*Source data*
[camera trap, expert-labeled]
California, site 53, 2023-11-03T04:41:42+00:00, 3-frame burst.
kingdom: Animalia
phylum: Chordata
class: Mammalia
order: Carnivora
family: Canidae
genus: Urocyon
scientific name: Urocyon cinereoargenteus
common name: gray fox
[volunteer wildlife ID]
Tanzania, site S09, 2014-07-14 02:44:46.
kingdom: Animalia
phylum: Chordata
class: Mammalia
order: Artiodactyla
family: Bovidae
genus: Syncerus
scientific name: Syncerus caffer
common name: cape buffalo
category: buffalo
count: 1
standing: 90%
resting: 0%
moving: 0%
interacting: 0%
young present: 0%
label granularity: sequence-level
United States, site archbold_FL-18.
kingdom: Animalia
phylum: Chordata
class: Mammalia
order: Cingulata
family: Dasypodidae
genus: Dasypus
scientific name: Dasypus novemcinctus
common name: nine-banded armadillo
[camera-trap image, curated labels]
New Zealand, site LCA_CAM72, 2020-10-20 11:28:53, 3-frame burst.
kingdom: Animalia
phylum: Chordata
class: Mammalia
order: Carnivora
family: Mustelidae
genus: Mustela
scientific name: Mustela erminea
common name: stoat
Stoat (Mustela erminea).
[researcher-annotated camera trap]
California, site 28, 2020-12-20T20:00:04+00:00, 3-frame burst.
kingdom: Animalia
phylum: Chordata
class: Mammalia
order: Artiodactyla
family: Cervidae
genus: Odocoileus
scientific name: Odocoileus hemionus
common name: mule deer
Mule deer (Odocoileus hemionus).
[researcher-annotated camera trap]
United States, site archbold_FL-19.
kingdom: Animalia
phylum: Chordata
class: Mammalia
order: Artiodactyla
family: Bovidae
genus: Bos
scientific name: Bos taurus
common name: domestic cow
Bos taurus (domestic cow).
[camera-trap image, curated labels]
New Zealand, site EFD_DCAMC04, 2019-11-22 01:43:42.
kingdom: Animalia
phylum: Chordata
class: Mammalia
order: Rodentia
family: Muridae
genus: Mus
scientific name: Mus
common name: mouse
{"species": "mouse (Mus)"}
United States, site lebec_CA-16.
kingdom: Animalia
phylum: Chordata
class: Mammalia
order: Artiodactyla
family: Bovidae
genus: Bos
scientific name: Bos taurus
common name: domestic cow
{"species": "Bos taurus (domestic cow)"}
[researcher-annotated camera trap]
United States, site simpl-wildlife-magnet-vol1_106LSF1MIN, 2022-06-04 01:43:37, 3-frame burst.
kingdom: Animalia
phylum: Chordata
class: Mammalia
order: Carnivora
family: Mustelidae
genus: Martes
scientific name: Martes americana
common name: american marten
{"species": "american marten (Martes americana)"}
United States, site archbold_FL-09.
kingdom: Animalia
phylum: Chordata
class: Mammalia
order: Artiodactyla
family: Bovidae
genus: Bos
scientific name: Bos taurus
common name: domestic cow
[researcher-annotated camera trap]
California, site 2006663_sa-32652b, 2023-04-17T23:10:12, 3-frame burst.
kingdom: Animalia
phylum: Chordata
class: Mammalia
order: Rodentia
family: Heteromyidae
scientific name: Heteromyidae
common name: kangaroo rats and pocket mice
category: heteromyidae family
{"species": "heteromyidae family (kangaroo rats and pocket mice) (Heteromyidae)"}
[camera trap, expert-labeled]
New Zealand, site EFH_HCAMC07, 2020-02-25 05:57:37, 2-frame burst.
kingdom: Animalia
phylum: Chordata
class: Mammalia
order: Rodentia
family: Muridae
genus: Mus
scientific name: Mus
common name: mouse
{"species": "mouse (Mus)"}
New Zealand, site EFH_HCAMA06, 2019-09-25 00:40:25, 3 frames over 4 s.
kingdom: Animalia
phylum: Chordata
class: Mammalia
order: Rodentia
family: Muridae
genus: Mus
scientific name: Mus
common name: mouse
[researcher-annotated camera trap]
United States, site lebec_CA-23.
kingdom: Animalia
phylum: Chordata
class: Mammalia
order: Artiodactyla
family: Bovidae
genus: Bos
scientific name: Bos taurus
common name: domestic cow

*Task statement*
What you copy out must be exactly the lines from the line containing "common name: kangaroo rats and pocket mice" through the end of the records.

*Task output*
common name: kangaroo rats and pocket mice
category: heteromyidae family
{"species": "heteromyidae family (kangaroo rats and pocket mice) (Heteromyidae)"}
[camera trap, expert-labeled]
New Zealand, site EFH_HCAMC07, 2020-02-25 05:57:37, 2-frame burst.
kingdom: Animalia
phylum: Chordata
class: Mammalia
order: Rodentia
family: Muridae
genus: Mus
scientific name: Mus
common name: mouse
{"species": "mouse (Mus)"}
New Zealand, site EFH_HCAMA06, 2019-09-25 00:40:25, 3 frames over 4 s.
kingdom: Animalia
phylum: Chordata
class: Mammalia
order: Rodentia
family: Muridae
genus: Mus
scientific name: Mus
common name: mouse
[researcher-annotated camera trap]
United States, site lebec_CA-23.
kingdom: Animalia
phylum: Chordata
class: Mammalia
order: Artiodactyla
family: Bovidae
genus: Bos
scientific name: Bos taurus
common name: domestic cow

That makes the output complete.